== Fragmento del texto ==
------------------------------------------------

En España hemos implantado para todos los usuarios el segundo método: la tarifa eléctrica que paga cualquier español distingue entre un término fijo (término potencia) y un término variable (término energía). Sin embargo, el término potencia no termina de cubrir los costes fijos del sistema eléctrico: los costes fijos se sufragan también con una porción del término energía (la parte variable de la factura). O dicho de otro modo: la parte variable de la factura eléctrica no va íntegra a remunerar el coste de generar electricidad, sino que también se emplea para financiar el resto de costes fijos del sistema.
Y es aquí donde emerge el conflicto entre el Gobierno y los defensores del autoconsumo. Los defensores del autoconsumo reclaman seguir con la misma tarificación que se aplica a todos los españoles, pero el Gobierno argumenta –con razón– que ello implicaría un encarecimiento de la tarifa eléctrica de todos los que no se adscriban al régimen de autoconsumo. A la postre, si los autoconsumidores demandan menos electricidad de la red de la que demandan ahora, también soportarán un menor porcentaje de los costes fijos del sistema, que deberá ser asumido por el resto de usuarios. Un simple ejemplo numérico bastará para ilustrarlo.
Imaginemos que el coste de una red de transporte y distribución asciende a 100.000 um anuales y que el coste del kWh es de 1 um por kWh. Si este sistema eléctrico sólo abastece a dos personas, una de las cuales consume 4.000 kWh al año y la otra 16.000 kWh al año, el coste agregado del sistema por año será de 120.000 um (100.000 um de transporte y distribución y 20.000 de generación eléctrica).
Como decíamos, hay varias opciones para distribuir este coste agregado entre ambos usuarios. Una, repartir a partes iguales los costes fijos de 100.000 e individualizar los costes variables: en tal caso, un consumidor pagará 54.000 um año y el otro 66.000. La otra, establecer un término fijo que no cubra la totalidad de los costes fijos (por ejemplo, 20.000 um al año por persona) y variabilizar el resto: en tal caso, el individuo que menos electricidad consume pagaría 36.000 um (20.000 um por término fijo común, 12.000 por su porción individual del resto de costes fijos y 4.000 por los costes de la energía) y quien más consume, 84.000 (20.000 por los costes fijos comunes, 48.000 por los costes fijos individualizados y 16.000 por el coste de la energía consumida). Supongamos ahora que el consumidor que más electricidad demandaba se pasa a un régimen de autoconsumo y supongamos, por simplificar, que durante un año no demanda nada de electricidad de la red (porque genera toda la que consume). En tal caso, sus costes se reducirán a 20.000 um (el término fijo común) y, en contrapartida, los costes del otro consumidor aumentarán de 36.000 a 84.000 (tendrá que hacerse cargo de todos los otros costes fijos de la red –80.000 um– más su consumo eléctrico de 4.000 um).

------------------------------------------------

== Actividades ==
[1] Reescribe la parte del fragmento sobre la tarifa eléctrica que comienza en las palabras "En España hemos" y termina después de "fijos del sistema.", sustituyendo "costes fijos" por "gastos fijos".
[2] En el ejemplo numérico del fragmento sobre la tarifa eléctrica, ¿a cuánto asciende el coste agregado anual del sistema?
Las líneas que aparecen a continuación son material independiente del fragmento.

== Datos proporcionados ==

------------------------------------------------

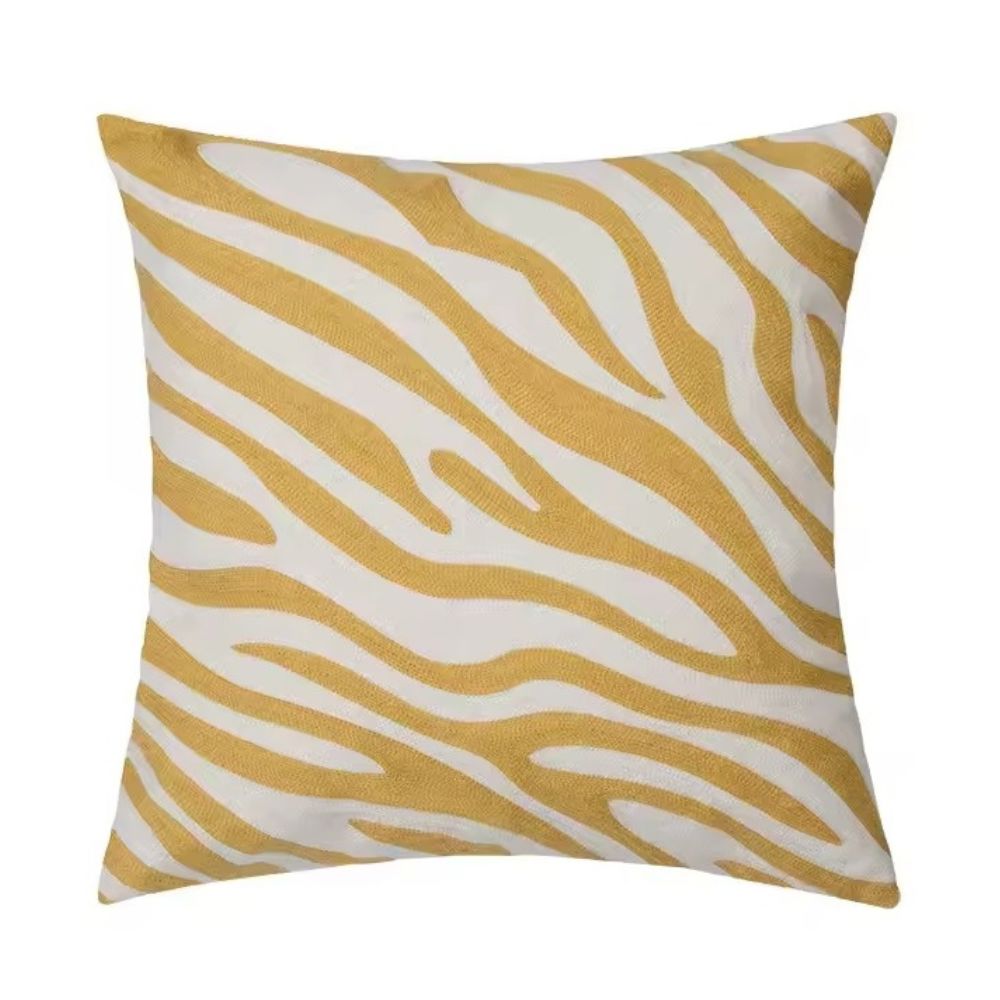 Coussin Zèbre Jaune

------------------------------------------------

== Soluciones por actividad ==
[1]
En España hemos implantado para todos los usuarios el segundo método: la tarifa eléctrica que paga cualquier español distingue entre un término fijo (término potencia) y un término variable (término energía). Sin embargo, el término potencia no termina de cubrir los gastos fijos del sistema eléctrico: los gastos fijos se sufragan también con una porción del término energía (la parte variable de la factura). O dicho de otro modo: la parte variable de la factura eléctrica no va íntegra a remunerar el coste de generar electricidad, sino que también se emplea para financiar el resto de gastos fijos del sistema.

[2] A 120.000 um: 100.000 um de transporte y distribución y 20.000 um de generación eléctrica.